Supercell proves to be a company that is as ethical as Nintendo and others. They are the good people in our industry and they should always be respected for this reason alone. I have never worked with them, so I don’t know how they work internally. But the fact that they promote certain values ​​and ways of communicating is enough for me to keep them in my heart.

Every expert has denounced the lack of information this time, and this year I also felt a great lack. The challenges described are due to the fact that the power has shifted from publishers to platforms. Everything else for me is a consequence of this. Especially in the case of companies like Supercell that do their job well.

What I don’t understand is why in 2025 I still can’t play Brawl Stars on my PS5 and my home PC. Why can’t I download it from Steam and the Microsoft Store?

Supercell is leaving money on the table in this sense.

On setting the right expectations

Yesterday I was arguing with a LinkedIn influencer about the expectations that EA had on Dragon Age: The Veilguard. His point was that the game had 1.5M players instead than 3M expected by EA. So the game was lacking appeal for the players.

My point, instead, was that a game that reaches that impressive number (in only 2 months) is definitely an appealing game. Then the game can be good or bad. But for sure it has appeal. The expectations set up by EA execs, instead, were out of reality. The error was theirs, not developers mistake.

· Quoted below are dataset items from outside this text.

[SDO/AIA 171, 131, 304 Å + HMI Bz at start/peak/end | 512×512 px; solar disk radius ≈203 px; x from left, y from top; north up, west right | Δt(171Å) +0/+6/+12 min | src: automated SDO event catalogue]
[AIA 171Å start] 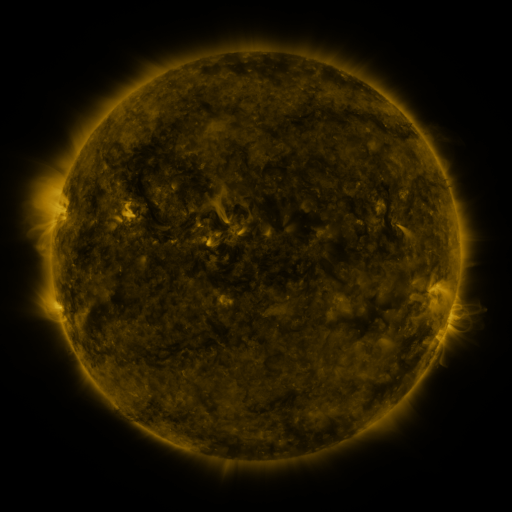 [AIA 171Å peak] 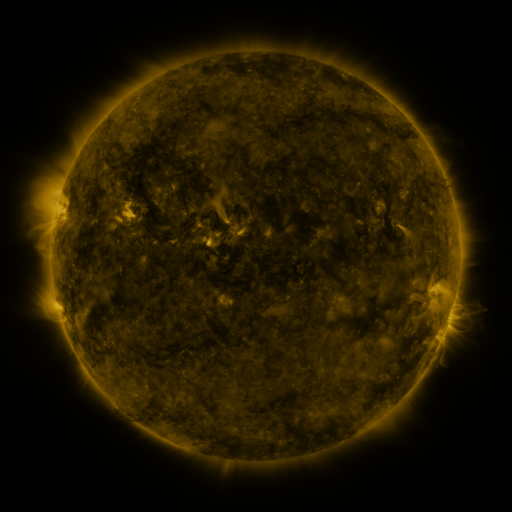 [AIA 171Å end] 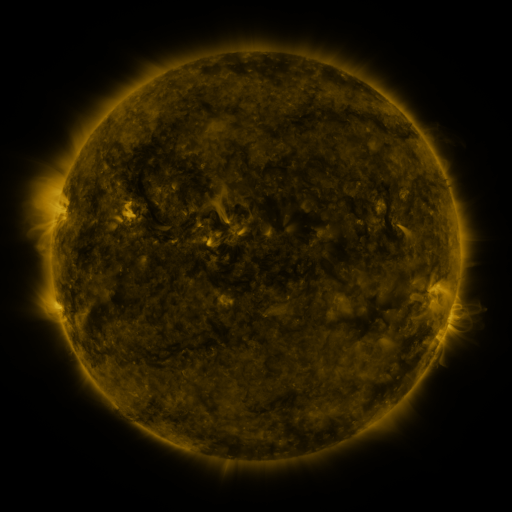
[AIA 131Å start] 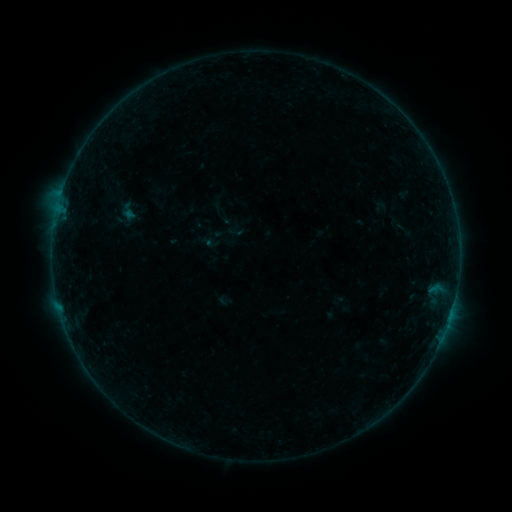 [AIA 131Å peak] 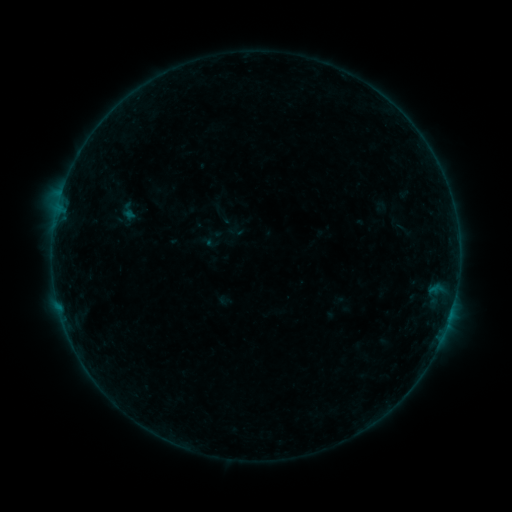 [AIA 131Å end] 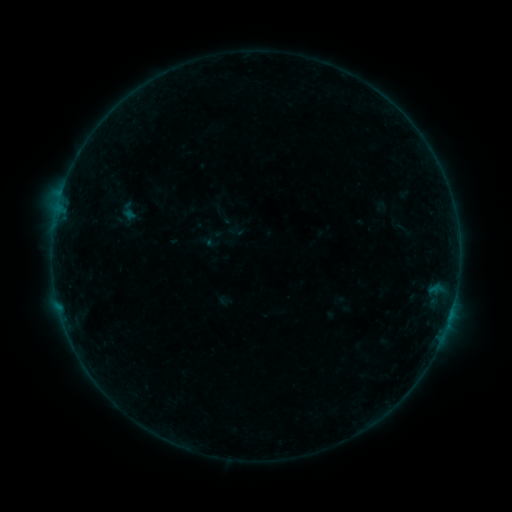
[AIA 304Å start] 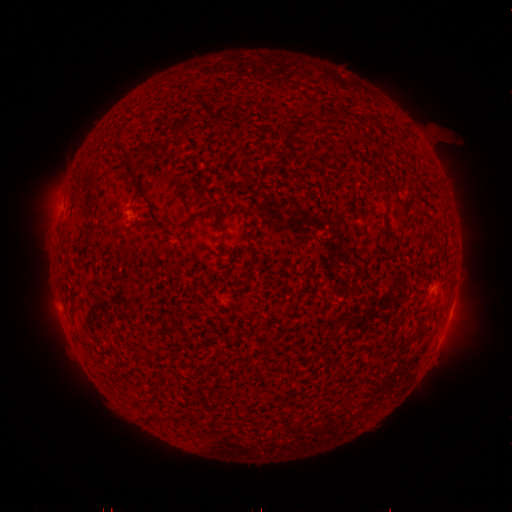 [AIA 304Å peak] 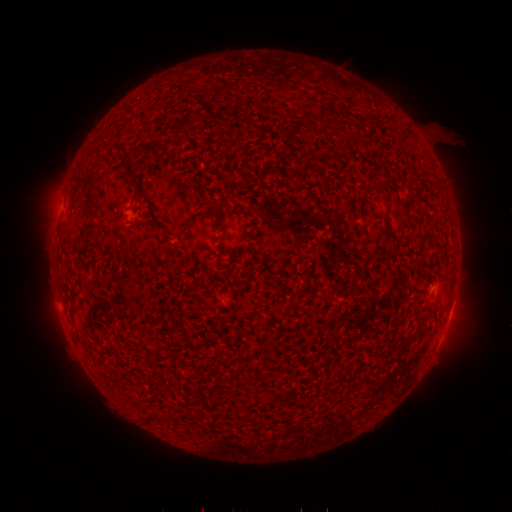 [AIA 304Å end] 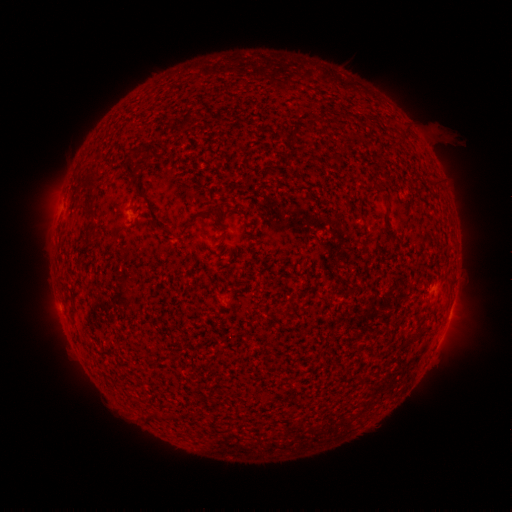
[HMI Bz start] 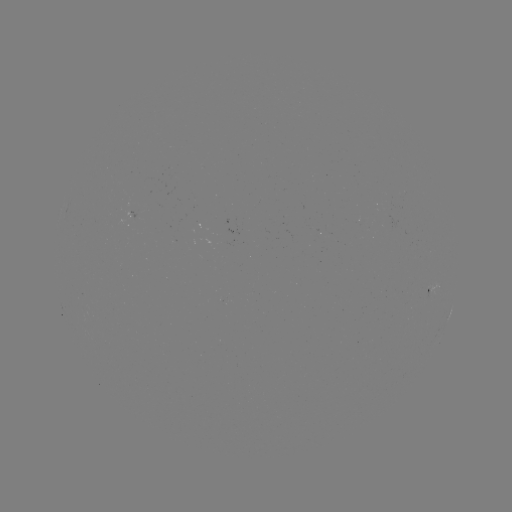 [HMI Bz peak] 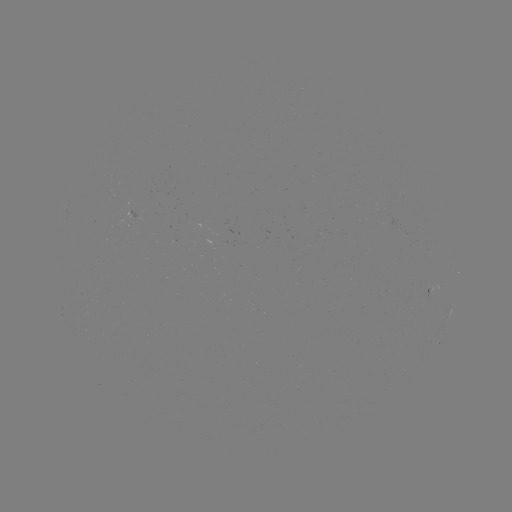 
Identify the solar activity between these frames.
no classed flare was catalogued and no EUV brightening was flagged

He told me that the budget invested in marketing was enormous (no data added) so that the game should have had more players. Plus, the fact of having players doesn’t mean that every player bought the game. That is true, but today if someone decides to invest part of their free time in your game is a miracle. Today we have lots of distractions, it’s hard to reach Elden Ring’s numbers, just to make an example.

The problem is that today we are still setting expectations too high in a landscape with serious distribution and attention challenges. I haven’t played Dragon Age. The Veilguard (I have no time), and I read many different opinions on it. The game is a good game, and it’s appealing. But it was a deception for EA, because of their expectations on it. Those are hard times for forecasters.

Grow your hirings

Every project has a level of learning and skill building for a game designer. It’s very important for a team to be able to guarantee a space for your members to learn. It’s way more optimal to grow your designer than to hire someone already expert, to me.

I say this because the history of games backes my theory. The strongest IPs in the world have been built by people who became experts while they were building.

Many veterans ex-Riot, ex-Blizzard, founded their own independent studios got funded, but they are not delivering too much. Being an expert in something specific brings lots of bias on the table too.

It’s cheaper and safer to grow your people.